6. Benchmarking and Enhancements over the Reference TeaStore
Adaptable TeaStore introduces robustness, flexibility, and operational resilience absent from the original monolithic design. The key improvements include:
- Configurable Composition: Decomposition into mandatory and optional services allows operation from minimal deployments to multi-region clouds, supporting A/B testing and external resource integration.
- Graceful Degradation: Circuit breakers and local caches avoid complete outages; fallback mechanisms (e.g., anonymous mode for Auth failures) guarantee partial service continuity during disruptions.
- Versatile Deployment: Suitable for on-premise, hybrid, and cloud scenarios; enables integration with third-party authentication (SSO), DaaS, and CDN-based image stores.
Operational outcomes are policy-driven, with reaction and reversion cycles managed algorithmically. Faults trigger local static fallback and automatic restoration of full function, minimizing business impact and obviating code-level intervention.
7. Practical Recommendations and Future Directions
Empirical studies underscore the importance of screening and Bayesian optimization for cost-efficient offline tuning.

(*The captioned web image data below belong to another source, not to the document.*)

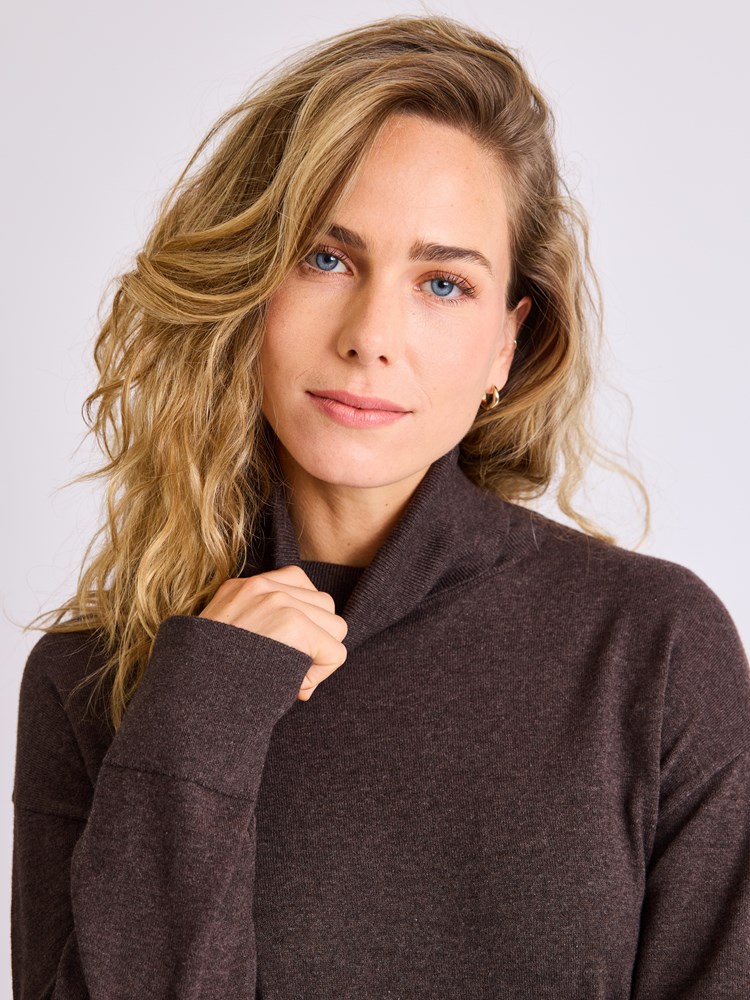 Helle høyhalset genser 7513570_AIF-MELL-W25-Modell-Front_chn=vic_8107.jpg_Front||Front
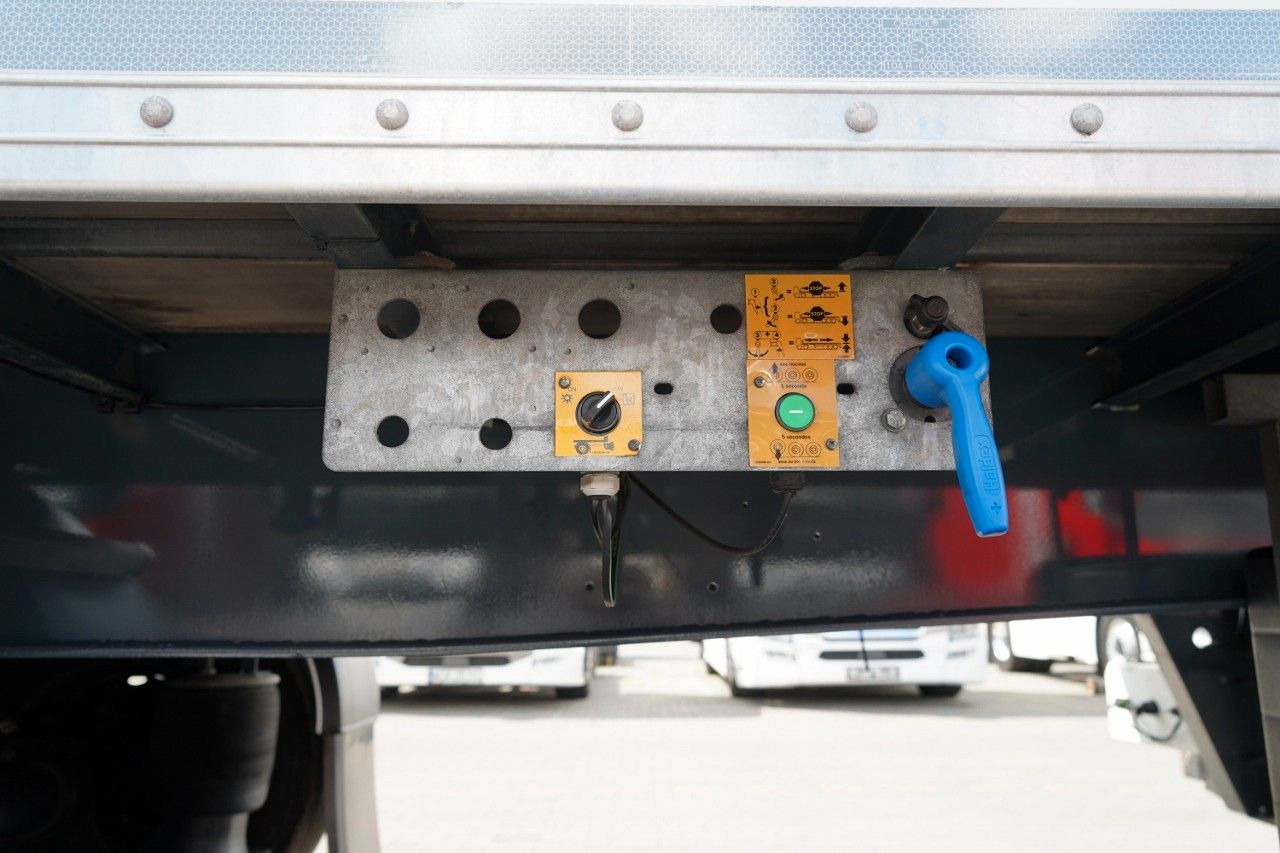 סמיטריילר עם קירור Frühauf KONTENER / KOFFER / DOPPLESTOCK / OSIE SAF /: תמונה 11 סמיטריילר עם קירור Frühauf KONTENER / KOFFER / DOPPLESTOCK / OSIE SAF /: תמונה 11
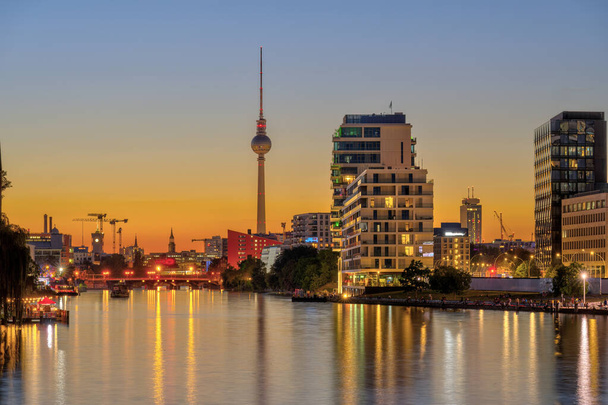 Gün batımından sonra Berlin 'de Spree nehrinin arkasında ünlü TV kulesi var. - Fotoğraf, Görsel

Adaptable TeaStore practitioners should:
- Define clear adaptation points and scope semantics in choreography and configuration.
- Prefer modular rule hierarchies to manage combinatorial complexity in adaptation logic.
- Isolate non-functional concerns, integrating external controllers for scaling and monitoring.
- Plan for operational resilience via middleware, compensating for limitations in adaptation error handling.
- Leverage by-construction guarantees in choreographic approaches for mission-critical microservices.
Extensions under study include experimental campaigns to benchmark adaptation latency and throughput in realistic cloud deployments, refinement of error correction primitives in choreography, and formal analysis of hybrid control architectures (Bliudze et al., 2024, Truyen et al., 29 Dec 2025, Truyen, 29 Dec 2025, Palma et al., 29 Dec 2025).